In practice, the people who actually produce change inside educational programs operate this way. They make curriculum decisions and they know how the attendance codes are entered. They run the program and they keep the roster. They make the theoretical argument and they can show you the spreadsheet. When you evaluate programs like these, you need evaluators who can match that mode — who can talk theory of change with the program director in the morning and fix a broken SQL query for the data manager in the afternoon.

5. What this means for hiring an evaluator

Ask your candidate not just what they would evaluate, but what they would build. Ask to see a dashboard they designed and can walk you through. Ask how they would clean a messy dataset — not in principle, in practice. Ask them to show you a survey they fielded and the raw exported data that came back from it. If they can only show you methodology documents and finished reports, that is a flag. If their CV includes five white papers and no artifacts, that is also a flag.

The best practical test is small and concrete: describe a modest data task and ask the candidate to outline, step by step, how they would accomplish it using a specific tool. The answer should sound operational, not theoretical. If they begin with "I would engage a data analyst to..." — you have your answer.

6. What this means for training an evaluator

Resist the default that the dissertation is the apex of the training. Insist on hours operating instruments — writing SQL, cleaning CSV files, building surveys in Qualtrics or Jotform, running real statistical and psychometric analyses on the data those surveys produce, producing dashboards in whatever tool the client actually uses. The graduates who thrive in applied settings are the ones who did this early, even when their departments implicitly signaled it was beneath them. There is no shortcut that skips the hours on the keyboard.

And do not outsource the writing. Evaluators who cannot write a report without a ghostwriter will be limited for the whole of their career, because writing the report is how you discover what you actually found.

7. Why this has been Edstar's shape from the start

We built Edstar on the combined practitioner model from day one — partly because the co-founders were K-12 and college educators before they were researchers, and partly because the work we were hired to do in the early 1990s demanded it.
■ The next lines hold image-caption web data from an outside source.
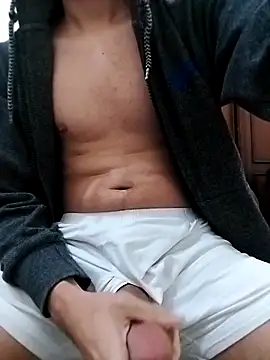 big cock2182 online show from December 22, 2025, 11:49 pm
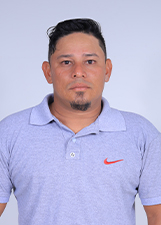 Foto de Anderson Ferreira da Silva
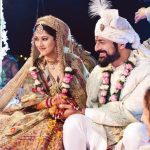 Mohit Raina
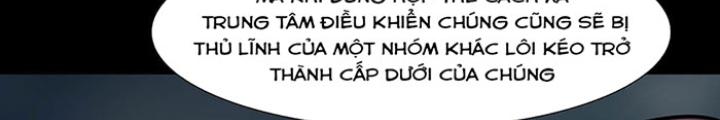 Quay Đầu Là Bờ Chapter 111 - Next Chapter 111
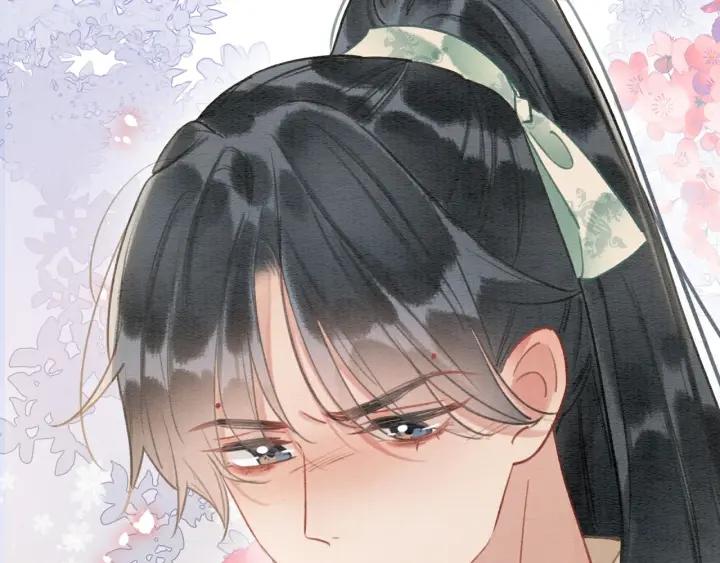第121话 她真可爱！4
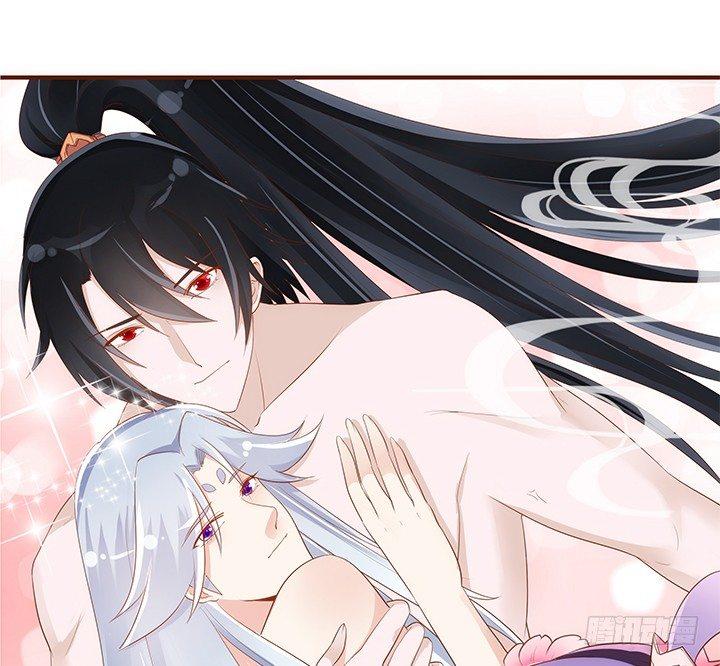 41话 我祝福你们两个9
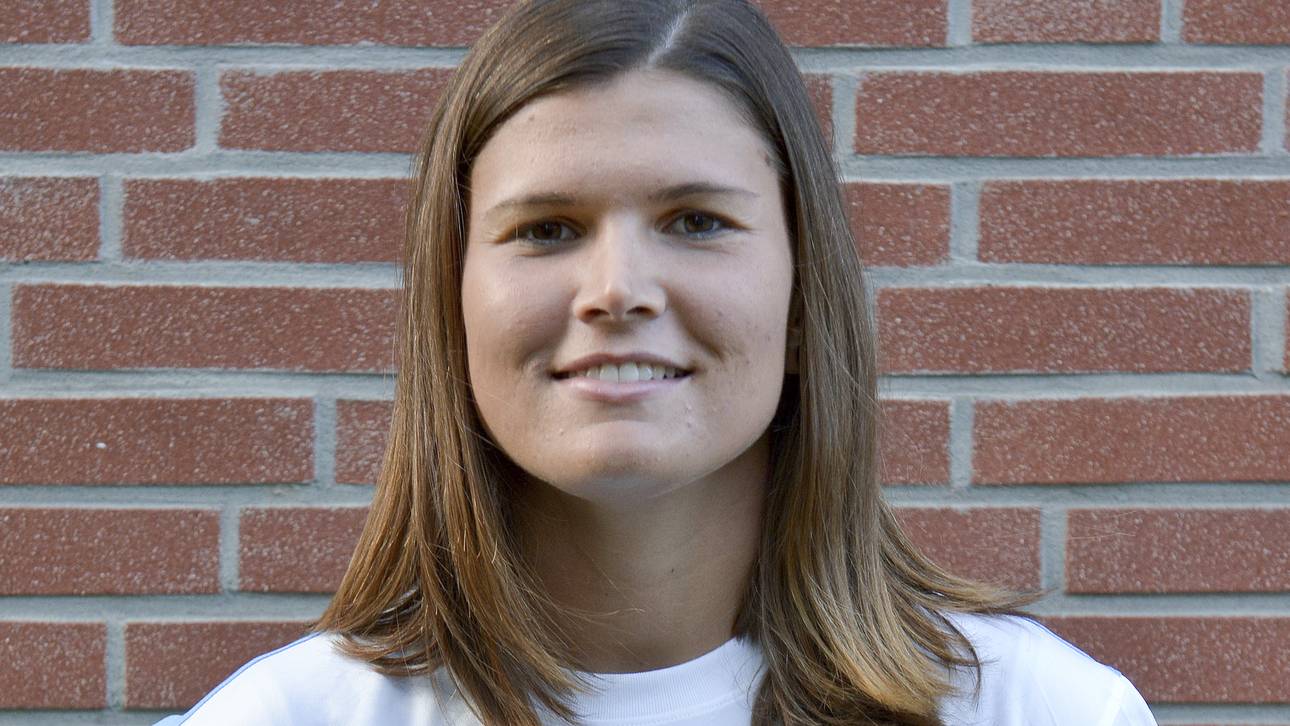 SGS Essen bindet Strüngmann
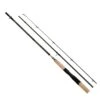 Spinning Rod Shimano BEASTMASTER CX TROUT ZANDER -Shimano Shop shimano beastmaster cx trout zander image 6321a5b9941c8 1280x1280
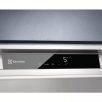   Electrolux 317L A+++ DynamicAir egyajtós beépíthető hűtőszekrény belső fagyasztóval IK329SAR-20%!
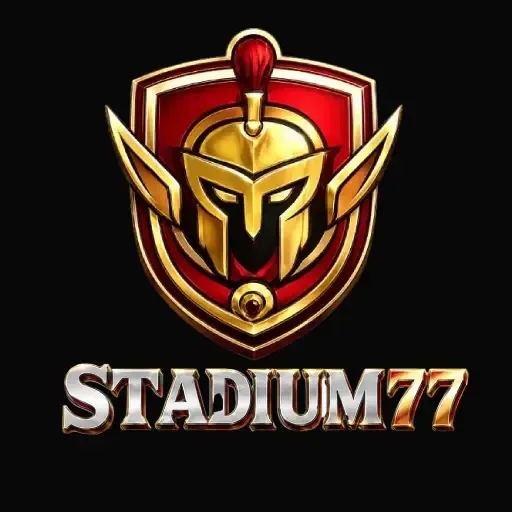 STADIUM77 - Aplikasi Yoga untuk Kesehatan Optimal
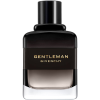 Givenchy Gentleman Boisée EDP 60 ml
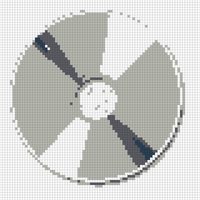cd.png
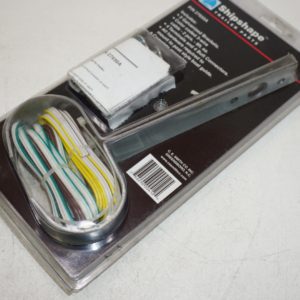 shipshape-light-bracket-kit-27650a-_md_-10-26-20-eopirgjpeorigjpweoigjepoigjeopigjwpeoirjirgoiegjpwe-5-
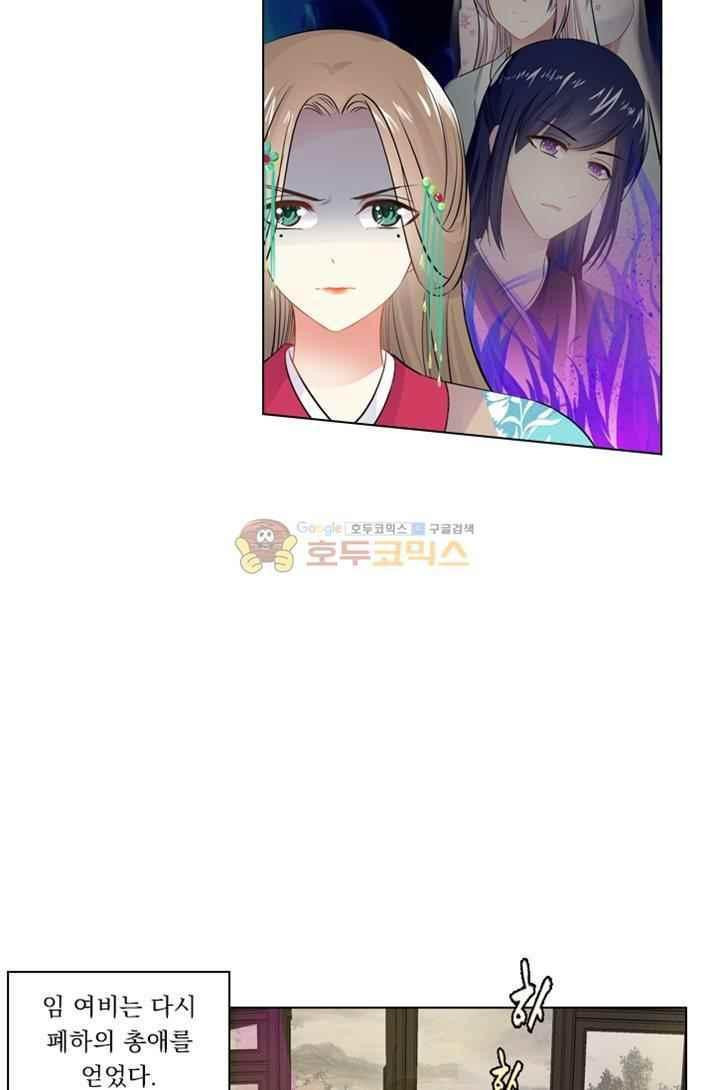15653910325182.jpeg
School systems were not paying for methodological elegance. They were paying for something that worked on a Monday morning. Every hiring and consulting decision since has passed the same bar: can this person both frame the problem and build the solution?

The tools elsewhere on this site — the enrollment system, the STEM observation instrument, the dashboards, the grant-writing workflows — are what that standard produces over time. Each started as a research question and ended as a working piece of software that someone uses on a Monday. None of them could have been built by someone who only wanted to think about them.

Closing

The status hierarchy between thinking and doing is finally cracking in education, and not a moment too soon. Programs need evaluators who can operate instruments. Graduates need training that treats skill-building as a serious part of the work. Universities need to acknowledge that their least-prestigious faculty — the ones teaching Excel, SQL, database design, survey construction — are producing the most employable graduates. And evaluation firms need to stop outsourcing the doing, because the clients who hire them are about to stop paying for work that comes back in pieces.